This package is an automatic machine learning module whose function is to optimize the hyper-parameters of an automatic learning model. Code at: https://github.com/JeremieGince/AutoMLpy .
Project description
This package is an automatic machine learning module whose function is to optimize the hyper-parameters of an automatic learning model.

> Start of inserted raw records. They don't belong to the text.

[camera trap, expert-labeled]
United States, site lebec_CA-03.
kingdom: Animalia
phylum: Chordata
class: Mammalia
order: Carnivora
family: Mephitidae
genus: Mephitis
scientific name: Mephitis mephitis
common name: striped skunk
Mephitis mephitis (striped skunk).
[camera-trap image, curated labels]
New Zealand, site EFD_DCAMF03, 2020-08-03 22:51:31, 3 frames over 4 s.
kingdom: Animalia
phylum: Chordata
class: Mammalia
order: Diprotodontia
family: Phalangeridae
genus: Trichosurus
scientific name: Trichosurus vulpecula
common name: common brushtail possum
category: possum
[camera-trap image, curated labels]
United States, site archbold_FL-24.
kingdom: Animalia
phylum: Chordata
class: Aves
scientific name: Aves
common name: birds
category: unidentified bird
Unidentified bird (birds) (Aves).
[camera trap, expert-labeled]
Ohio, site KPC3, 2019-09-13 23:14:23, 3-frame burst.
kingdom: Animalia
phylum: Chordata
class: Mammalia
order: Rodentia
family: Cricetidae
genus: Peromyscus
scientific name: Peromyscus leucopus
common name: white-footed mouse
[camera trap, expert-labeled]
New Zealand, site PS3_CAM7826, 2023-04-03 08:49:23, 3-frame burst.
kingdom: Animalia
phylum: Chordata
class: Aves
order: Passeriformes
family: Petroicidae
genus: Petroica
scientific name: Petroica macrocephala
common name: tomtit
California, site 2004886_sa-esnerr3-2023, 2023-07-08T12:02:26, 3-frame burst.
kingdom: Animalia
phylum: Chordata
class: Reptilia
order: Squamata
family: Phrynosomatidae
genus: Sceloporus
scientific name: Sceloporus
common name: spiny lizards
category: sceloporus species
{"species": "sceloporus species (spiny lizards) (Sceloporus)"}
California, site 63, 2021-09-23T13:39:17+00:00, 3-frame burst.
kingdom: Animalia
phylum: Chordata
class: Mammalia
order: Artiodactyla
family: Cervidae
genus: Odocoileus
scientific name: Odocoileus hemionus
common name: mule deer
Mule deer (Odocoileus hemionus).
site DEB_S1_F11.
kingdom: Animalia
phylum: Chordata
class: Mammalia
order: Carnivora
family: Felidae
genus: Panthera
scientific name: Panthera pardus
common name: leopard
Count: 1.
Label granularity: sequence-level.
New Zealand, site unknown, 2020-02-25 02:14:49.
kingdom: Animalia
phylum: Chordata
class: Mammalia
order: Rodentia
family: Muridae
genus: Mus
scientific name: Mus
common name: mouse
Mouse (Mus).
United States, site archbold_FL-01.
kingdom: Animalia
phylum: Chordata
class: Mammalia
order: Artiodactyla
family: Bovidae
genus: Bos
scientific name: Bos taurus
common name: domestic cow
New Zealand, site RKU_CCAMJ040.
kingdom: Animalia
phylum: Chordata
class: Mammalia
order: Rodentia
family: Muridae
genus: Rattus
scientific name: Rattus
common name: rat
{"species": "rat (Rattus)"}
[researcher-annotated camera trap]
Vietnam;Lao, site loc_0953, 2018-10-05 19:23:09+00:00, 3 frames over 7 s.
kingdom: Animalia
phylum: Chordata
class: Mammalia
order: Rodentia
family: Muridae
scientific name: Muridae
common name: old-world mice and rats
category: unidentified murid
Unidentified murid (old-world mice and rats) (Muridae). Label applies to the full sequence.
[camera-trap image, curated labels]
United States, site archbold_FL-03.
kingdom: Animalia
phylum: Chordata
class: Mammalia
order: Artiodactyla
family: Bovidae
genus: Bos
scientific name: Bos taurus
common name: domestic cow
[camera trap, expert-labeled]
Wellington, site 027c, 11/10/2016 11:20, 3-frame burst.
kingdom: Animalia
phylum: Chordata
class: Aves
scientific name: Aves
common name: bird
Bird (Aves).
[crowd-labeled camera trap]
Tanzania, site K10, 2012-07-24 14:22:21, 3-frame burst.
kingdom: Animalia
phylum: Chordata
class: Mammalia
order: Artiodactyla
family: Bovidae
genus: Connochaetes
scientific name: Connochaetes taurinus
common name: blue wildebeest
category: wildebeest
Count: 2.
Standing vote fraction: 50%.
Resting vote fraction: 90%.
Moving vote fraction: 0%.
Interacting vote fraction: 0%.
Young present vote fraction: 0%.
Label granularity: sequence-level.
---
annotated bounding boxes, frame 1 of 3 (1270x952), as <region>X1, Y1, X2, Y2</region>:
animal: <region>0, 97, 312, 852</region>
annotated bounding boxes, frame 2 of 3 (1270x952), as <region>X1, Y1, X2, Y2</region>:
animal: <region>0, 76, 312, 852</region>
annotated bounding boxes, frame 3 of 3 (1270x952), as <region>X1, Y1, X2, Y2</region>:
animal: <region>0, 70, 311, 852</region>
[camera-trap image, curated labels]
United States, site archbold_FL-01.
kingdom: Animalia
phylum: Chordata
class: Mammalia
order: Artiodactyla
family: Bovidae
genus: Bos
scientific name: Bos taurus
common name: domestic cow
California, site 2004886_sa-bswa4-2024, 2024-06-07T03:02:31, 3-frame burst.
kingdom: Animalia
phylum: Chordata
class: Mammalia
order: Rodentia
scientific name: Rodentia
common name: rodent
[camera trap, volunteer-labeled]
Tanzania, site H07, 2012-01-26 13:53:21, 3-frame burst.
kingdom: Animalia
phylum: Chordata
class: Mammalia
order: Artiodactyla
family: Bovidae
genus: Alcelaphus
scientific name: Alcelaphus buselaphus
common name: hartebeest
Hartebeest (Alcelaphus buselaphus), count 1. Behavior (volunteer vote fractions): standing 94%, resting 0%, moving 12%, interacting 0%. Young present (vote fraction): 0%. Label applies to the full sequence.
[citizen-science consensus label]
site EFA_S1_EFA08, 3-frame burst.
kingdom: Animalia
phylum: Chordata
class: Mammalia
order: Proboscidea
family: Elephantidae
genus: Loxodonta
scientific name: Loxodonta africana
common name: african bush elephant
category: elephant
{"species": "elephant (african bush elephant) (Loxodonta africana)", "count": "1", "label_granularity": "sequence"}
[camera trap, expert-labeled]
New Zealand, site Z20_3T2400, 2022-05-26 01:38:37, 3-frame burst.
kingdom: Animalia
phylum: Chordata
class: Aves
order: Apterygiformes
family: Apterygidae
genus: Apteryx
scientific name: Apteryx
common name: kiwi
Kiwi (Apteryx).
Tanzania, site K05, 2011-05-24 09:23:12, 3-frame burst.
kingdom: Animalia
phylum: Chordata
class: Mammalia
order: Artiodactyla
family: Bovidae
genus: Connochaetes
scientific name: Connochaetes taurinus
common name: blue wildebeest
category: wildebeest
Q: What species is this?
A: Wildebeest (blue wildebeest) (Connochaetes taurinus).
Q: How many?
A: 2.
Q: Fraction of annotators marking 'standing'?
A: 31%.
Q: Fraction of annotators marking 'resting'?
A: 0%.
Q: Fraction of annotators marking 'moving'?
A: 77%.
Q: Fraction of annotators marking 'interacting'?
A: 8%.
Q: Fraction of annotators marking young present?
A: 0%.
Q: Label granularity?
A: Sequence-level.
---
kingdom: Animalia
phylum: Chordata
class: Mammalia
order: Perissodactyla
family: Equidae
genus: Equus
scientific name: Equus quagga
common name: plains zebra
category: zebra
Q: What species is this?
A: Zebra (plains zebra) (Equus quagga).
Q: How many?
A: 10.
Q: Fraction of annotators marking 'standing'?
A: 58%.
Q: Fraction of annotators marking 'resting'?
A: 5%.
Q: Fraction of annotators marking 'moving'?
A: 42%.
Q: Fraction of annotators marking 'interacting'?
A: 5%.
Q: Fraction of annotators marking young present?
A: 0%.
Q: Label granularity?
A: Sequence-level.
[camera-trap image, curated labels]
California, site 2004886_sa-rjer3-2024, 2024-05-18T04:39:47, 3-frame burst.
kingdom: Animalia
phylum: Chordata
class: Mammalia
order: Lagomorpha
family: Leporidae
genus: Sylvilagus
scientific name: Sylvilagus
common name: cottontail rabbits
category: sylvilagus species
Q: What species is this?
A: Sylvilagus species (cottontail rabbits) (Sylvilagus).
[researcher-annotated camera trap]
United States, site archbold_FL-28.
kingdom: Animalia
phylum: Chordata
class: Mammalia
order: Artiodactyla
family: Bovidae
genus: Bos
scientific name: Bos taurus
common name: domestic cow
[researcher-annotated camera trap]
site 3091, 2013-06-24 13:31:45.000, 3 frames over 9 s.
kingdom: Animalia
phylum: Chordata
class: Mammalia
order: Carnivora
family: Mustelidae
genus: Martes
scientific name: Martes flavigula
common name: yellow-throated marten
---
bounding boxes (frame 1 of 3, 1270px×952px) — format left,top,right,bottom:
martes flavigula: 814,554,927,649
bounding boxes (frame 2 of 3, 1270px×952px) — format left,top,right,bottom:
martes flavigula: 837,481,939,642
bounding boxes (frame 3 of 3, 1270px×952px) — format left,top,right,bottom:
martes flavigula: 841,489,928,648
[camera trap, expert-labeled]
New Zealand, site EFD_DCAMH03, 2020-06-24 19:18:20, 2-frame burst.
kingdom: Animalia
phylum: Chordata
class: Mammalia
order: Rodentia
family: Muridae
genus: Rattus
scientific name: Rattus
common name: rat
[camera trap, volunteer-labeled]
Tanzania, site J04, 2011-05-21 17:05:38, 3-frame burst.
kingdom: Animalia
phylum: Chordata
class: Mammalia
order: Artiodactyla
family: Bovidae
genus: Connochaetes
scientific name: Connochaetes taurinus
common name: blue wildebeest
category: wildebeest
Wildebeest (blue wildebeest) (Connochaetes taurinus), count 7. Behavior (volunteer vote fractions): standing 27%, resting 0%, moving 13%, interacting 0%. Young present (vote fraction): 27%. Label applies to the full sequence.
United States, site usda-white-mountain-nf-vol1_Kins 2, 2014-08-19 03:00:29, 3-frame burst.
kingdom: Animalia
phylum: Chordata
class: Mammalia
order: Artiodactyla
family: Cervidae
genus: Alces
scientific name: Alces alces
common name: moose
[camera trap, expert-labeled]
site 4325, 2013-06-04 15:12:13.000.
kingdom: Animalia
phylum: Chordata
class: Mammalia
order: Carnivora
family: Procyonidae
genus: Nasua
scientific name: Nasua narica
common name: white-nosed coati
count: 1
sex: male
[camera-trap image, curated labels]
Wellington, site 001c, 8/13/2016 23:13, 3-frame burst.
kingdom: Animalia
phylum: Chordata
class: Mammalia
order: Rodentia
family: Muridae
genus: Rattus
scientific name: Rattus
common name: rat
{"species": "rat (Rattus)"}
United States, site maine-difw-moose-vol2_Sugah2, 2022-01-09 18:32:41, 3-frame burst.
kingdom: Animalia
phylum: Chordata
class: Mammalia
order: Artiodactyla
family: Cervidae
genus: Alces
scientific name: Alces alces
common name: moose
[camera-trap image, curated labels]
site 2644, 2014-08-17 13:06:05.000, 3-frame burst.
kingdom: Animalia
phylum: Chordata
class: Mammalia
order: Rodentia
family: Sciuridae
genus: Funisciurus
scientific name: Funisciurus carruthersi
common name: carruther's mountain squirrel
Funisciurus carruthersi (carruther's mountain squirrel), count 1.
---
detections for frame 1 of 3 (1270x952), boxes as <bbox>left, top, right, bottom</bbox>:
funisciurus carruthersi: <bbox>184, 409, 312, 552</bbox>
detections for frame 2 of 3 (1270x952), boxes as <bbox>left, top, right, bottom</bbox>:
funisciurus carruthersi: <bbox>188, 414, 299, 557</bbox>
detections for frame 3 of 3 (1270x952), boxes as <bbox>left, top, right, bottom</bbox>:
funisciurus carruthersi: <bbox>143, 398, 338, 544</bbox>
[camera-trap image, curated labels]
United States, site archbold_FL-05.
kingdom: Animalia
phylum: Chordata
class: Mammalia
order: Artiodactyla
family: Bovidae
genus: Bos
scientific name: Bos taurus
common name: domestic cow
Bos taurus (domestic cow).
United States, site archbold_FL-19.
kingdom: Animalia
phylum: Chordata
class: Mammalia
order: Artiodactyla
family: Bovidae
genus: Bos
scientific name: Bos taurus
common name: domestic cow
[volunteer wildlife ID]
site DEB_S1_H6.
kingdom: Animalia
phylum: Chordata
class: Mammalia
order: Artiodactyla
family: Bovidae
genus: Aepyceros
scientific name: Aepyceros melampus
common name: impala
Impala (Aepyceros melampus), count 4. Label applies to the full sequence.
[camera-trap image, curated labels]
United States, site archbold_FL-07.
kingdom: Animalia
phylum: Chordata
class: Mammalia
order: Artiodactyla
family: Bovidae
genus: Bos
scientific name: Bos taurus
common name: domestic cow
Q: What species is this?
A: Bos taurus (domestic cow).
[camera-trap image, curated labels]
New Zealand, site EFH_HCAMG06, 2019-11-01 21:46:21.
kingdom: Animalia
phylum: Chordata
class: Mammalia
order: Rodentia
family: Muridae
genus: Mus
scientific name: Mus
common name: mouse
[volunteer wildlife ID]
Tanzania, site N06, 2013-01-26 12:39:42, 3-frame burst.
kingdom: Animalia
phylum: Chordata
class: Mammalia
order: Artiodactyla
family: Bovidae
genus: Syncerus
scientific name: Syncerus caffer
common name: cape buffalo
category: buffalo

In this package you can find: a grid search method, a random search algorithm and a Gaussian process search method. Everything is implemented to be compatible with the Tensorflow, pyTorch and sklearn libraries.
Installation
Latest stable version:
pip install AutoMLpy
Latest unstable version:
- Download the .whl file here;
- Copy the path of this file on your computer;
- pip install it with
pip install [path].whl
Example - MNIST optimization with Tensorflow & Keras
Here you can see an example on how to optimize a model made with Tensorflow and Keras on the popular dataset MNIST.
Imports
We start by importing some useful stuff.
# Some useful packages
from typing import Union, Tuple
import time
import numpy as np
import pandas as pd
import pprint
# Tensorflow
import tensorflow as tf
import tensorflow_datasets as tfds
# Importing the HPOptimizer and the RandomHpSearch from the AutoMLpy package.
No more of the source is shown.